— Start Text provided —
Anyone know of a good source for learning about higher ranked types? I'm not quite sure why this is illegal...
foo :: Integer -> (forall a. Show a => a) foo 2 = ["foo"] foo x = x
...while this is just fine...
bar :: Integer -> (forall a. Show a => a->b) -> b bar 2 k = k ["bar"] bar x k = k x
Thanks, Greg Buchholz

Greg Buchholz wrote:
I'm not quite sure why this is illegal...
foo :: Integer -> (forall a. Show a => a) foo 2 = ["foo"] foo x = x
...while this is just fine...
bar :: Integer -> (forall a. Show a => a->b) -> b bar 2 k = k ["bar"] bar x k = k x
The way to think about it is that foralls are extra function arguments. Your first example is like foo :: Integer -> (a::Type -> Show a -> a) so a is chosen by the caller, not by you. The second case is like bar :: Integer -> (a::Type -> Show a -> a -> b) -> b In order for the first case to work as you expect, you'd need the type foo :: Integer -> (a::Type, Show a, a) which is traditionally written foo :: Integer -> (exists a. Show a => a) -- Ben

Ben Rudiak-Gould wrote:
The way to think about it is that foralls are extra function arguments. Your first example is like
foo :: Integer -> (a::Type -> Show a -> a)
— End Text provided —
- [Task instructions]:
**A)** In the thread on higher-ranked types, who chooses the type a in the first example, according to Ben's explanation?
**B)** Extend the higher-ranked types thread past its final line.
— Start Recorded information —
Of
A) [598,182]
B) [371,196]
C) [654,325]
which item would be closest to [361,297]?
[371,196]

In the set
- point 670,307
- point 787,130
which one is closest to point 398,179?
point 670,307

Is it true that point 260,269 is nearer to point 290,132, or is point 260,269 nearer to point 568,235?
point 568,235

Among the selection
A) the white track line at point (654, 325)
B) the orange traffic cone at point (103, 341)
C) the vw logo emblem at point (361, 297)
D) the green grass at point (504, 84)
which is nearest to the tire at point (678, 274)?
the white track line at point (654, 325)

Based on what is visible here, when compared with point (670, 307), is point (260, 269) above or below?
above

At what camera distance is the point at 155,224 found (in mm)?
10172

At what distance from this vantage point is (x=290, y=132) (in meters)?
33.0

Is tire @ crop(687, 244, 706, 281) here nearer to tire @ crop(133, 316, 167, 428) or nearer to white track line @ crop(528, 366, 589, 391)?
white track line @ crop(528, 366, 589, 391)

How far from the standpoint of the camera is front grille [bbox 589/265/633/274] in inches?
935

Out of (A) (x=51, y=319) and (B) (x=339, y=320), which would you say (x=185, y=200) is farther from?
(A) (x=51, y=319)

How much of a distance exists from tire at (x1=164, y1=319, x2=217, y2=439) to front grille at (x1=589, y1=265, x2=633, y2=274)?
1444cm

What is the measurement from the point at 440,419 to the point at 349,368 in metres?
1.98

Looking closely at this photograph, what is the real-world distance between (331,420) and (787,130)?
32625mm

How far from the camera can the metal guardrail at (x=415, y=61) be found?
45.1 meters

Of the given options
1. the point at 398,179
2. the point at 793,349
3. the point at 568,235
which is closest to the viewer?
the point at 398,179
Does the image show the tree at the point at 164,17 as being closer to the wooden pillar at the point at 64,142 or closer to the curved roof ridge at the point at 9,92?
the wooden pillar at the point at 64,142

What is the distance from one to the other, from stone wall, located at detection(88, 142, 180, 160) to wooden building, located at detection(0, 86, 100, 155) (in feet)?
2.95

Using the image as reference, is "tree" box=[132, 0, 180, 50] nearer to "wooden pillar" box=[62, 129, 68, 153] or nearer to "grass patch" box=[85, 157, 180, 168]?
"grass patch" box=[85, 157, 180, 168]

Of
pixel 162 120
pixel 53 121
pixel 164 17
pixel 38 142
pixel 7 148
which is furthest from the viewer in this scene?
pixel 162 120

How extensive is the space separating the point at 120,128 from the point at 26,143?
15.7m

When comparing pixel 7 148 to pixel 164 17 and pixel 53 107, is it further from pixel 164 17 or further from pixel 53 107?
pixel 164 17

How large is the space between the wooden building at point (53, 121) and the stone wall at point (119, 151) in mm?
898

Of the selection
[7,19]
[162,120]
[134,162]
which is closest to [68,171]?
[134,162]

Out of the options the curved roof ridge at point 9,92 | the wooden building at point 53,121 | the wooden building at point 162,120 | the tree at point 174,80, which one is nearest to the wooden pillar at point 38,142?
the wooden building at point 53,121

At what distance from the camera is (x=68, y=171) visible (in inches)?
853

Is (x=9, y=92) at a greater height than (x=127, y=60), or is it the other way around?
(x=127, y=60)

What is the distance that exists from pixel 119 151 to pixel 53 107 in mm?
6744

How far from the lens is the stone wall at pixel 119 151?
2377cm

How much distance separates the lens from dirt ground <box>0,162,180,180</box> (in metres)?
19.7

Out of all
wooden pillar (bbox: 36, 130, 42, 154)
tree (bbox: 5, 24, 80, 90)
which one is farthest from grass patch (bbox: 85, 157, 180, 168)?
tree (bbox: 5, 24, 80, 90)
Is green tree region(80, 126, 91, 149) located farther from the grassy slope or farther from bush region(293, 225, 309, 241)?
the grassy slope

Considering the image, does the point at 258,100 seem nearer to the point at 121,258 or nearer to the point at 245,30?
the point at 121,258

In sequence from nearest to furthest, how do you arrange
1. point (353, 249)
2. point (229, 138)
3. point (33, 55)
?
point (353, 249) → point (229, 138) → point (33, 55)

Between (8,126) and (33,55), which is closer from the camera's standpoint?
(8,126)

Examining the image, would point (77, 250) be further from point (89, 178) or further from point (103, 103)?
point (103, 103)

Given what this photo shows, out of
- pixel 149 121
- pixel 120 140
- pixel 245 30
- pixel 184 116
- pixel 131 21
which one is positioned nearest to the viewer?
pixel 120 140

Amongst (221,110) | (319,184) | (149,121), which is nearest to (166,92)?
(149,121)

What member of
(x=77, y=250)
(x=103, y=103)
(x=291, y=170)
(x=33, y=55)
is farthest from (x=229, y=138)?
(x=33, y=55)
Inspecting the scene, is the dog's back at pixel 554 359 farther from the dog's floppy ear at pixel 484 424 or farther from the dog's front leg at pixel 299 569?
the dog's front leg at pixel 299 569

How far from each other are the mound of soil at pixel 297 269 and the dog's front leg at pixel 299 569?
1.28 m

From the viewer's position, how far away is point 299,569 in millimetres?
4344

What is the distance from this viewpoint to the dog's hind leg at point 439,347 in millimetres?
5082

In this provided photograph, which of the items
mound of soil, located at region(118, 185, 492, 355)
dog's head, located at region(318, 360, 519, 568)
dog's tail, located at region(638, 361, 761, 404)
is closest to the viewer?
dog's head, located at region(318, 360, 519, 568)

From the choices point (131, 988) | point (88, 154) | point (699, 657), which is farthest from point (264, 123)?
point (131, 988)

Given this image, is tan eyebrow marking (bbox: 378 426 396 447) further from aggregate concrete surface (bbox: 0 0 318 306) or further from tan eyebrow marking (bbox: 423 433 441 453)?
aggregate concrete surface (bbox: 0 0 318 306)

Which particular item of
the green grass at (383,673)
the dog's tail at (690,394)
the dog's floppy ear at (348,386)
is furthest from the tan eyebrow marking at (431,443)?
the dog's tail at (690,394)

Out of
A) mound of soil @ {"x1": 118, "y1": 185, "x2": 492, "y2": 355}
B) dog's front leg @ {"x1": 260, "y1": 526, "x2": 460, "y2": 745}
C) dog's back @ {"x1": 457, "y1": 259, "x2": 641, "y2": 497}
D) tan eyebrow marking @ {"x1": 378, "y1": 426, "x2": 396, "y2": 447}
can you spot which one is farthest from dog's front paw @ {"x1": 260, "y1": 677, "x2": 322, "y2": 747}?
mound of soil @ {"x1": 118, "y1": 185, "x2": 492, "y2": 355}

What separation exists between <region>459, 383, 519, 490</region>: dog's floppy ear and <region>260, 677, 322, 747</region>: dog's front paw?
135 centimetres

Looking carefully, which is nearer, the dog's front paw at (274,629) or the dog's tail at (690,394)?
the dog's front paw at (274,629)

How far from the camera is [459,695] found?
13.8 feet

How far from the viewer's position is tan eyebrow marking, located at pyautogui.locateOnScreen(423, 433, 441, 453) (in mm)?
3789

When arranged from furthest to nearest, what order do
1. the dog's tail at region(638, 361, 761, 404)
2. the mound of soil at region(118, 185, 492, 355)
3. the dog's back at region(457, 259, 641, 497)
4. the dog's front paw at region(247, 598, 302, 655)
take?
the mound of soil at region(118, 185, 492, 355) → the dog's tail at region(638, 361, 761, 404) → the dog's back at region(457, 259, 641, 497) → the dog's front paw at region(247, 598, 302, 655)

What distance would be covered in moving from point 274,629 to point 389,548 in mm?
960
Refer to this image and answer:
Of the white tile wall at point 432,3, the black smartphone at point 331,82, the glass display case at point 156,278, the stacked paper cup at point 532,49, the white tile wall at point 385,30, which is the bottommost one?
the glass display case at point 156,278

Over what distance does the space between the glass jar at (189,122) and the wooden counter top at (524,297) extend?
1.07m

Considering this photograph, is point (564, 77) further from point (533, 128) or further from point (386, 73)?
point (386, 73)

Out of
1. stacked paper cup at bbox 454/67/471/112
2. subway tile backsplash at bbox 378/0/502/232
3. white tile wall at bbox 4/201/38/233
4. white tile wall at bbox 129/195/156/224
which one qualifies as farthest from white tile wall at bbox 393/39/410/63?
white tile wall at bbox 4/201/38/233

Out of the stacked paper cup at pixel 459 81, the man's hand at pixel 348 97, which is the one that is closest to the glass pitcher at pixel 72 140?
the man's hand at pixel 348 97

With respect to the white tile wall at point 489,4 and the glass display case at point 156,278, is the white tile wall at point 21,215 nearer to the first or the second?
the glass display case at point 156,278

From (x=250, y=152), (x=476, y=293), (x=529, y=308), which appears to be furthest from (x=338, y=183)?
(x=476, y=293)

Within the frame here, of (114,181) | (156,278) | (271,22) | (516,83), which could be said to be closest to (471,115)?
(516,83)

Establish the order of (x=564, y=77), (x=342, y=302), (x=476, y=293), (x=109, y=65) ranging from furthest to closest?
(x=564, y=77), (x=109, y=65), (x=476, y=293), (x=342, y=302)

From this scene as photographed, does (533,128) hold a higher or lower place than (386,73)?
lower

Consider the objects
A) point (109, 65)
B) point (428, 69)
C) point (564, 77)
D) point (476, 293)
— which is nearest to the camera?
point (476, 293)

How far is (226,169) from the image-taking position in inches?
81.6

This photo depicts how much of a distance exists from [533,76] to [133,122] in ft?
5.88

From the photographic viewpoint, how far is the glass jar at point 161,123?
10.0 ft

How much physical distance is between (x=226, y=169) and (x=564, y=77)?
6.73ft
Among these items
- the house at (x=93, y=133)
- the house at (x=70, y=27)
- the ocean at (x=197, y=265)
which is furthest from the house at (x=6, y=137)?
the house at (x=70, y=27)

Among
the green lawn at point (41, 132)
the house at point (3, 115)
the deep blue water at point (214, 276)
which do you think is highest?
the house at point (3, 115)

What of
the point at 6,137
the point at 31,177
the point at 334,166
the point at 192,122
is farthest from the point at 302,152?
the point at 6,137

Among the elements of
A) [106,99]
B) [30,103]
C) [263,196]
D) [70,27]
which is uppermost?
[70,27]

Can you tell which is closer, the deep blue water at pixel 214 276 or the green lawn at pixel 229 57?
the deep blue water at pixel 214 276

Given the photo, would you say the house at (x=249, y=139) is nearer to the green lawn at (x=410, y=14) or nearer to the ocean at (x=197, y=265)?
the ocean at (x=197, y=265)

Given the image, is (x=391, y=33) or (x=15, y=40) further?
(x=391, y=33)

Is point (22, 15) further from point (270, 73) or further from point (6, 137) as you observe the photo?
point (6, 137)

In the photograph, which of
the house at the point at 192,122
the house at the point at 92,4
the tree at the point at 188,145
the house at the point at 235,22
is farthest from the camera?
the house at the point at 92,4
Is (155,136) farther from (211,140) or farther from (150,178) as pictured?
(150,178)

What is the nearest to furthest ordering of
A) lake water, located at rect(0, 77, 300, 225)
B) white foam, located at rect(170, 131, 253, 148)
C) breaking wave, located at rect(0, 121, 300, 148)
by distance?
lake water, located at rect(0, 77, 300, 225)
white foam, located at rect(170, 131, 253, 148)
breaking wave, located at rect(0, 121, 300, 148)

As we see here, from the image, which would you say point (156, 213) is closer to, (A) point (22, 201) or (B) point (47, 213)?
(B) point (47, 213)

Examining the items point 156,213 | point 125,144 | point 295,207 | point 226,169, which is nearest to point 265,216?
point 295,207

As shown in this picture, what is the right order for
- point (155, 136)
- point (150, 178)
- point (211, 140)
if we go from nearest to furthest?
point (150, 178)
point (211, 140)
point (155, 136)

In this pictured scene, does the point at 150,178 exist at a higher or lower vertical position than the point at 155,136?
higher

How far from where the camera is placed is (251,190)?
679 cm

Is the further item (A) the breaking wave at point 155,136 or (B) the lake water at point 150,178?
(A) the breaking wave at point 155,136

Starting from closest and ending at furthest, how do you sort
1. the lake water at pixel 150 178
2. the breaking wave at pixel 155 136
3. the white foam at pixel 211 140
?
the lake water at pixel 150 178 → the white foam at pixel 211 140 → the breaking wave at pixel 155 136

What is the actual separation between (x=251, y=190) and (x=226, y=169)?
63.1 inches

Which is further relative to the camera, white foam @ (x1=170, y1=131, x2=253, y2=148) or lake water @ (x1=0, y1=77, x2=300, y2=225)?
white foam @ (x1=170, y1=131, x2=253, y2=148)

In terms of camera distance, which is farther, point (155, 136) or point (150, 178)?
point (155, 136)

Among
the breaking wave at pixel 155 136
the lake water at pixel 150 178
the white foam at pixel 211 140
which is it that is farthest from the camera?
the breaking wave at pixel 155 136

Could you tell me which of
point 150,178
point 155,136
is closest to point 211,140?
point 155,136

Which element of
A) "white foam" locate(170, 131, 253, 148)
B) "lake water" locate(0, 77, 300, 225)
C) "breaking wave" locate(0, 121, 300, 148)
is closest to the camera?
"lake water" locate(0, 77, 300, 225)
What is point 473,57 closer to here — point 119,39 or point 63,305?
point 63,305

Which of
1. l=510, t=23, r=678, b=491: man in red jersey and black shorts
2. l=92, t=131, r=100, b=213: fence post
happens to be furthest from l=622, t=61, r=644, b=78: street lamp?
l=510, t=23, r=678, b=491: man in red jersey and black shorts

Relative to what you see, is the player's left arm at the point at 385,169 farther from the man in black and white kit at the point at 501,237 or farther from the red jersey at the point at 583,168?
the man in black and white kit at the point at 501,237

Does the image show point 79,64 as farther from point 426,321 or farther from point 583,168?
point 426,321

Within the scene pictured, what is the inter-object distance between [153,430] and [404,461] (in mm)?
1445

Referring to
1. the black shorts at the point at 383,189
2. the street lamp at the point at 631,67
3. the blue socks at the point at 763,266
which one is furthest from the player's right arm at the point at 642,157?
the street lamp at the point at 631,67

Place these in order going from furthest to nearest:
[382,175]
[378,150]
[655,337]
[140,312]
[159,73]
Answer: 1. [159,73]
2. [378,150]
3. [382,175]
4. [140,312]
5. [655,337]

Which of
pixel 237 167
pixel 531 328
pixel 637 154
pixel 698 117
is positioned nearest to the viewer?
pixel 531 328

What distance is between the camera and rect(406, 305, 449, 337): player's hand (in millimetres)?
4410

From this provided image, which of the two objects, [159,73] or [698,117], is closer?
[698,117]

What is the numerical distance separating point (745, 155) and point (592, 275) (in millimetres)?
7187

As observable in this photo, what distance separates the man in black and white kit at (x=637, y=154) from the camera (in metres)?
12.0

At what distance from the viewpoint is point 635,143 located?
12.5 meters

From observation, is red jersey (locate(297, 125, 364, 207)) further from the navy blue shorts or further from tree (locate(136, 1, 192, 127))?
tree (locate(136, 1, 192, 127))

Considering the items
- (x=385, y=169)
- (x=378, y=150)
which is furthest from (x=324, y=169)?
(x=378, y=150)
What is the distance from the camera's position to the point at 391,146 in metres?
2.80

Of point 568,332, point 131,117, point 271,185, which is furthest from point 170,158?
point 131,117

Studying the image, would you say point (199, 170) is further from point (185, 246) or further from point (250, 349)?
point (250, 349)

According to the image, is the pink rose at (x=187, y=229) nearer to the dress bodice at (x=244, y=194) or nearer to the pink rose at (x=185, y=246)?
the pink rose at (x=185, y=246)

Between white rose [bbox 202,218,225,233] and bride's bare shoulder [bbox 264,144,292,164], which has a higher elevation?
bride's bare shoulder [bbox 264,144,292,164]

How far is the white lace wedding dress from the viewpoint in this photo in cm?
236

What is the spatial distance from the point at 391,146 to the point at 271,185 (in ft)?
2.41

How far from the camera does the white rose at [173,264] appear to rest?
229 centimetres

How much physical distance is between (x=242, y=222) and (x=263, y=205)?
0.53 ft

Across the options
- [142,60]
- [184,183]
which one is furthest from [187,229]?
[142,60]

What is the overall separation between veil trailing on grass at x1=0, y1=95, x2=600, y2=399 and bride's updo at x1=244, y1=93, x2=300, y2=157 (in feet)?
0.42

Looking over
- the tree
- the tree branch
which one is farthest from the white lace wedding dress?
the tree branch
— End Recorded information —
- [Solved tasks]:
**A)** The caller chooses a.

**B)**
so a is chosen by the caller, not by you. The second case is like
bar :: Integer -> (a::Type -> Show a -> a -> b) -> b
In order for the first case to work as you expect, you'd need the type
foo :: Integer -> (a::Type, Show a, a)
which is traditionally written
foo :: Integer -> (exists a. Show a => a)
I thought "exists" was spelled "forall" in Haskell? Greg Buchholz

On 27/10/06, Greg Buchholz
I thought "exists" was spelled "forall" in Haskell?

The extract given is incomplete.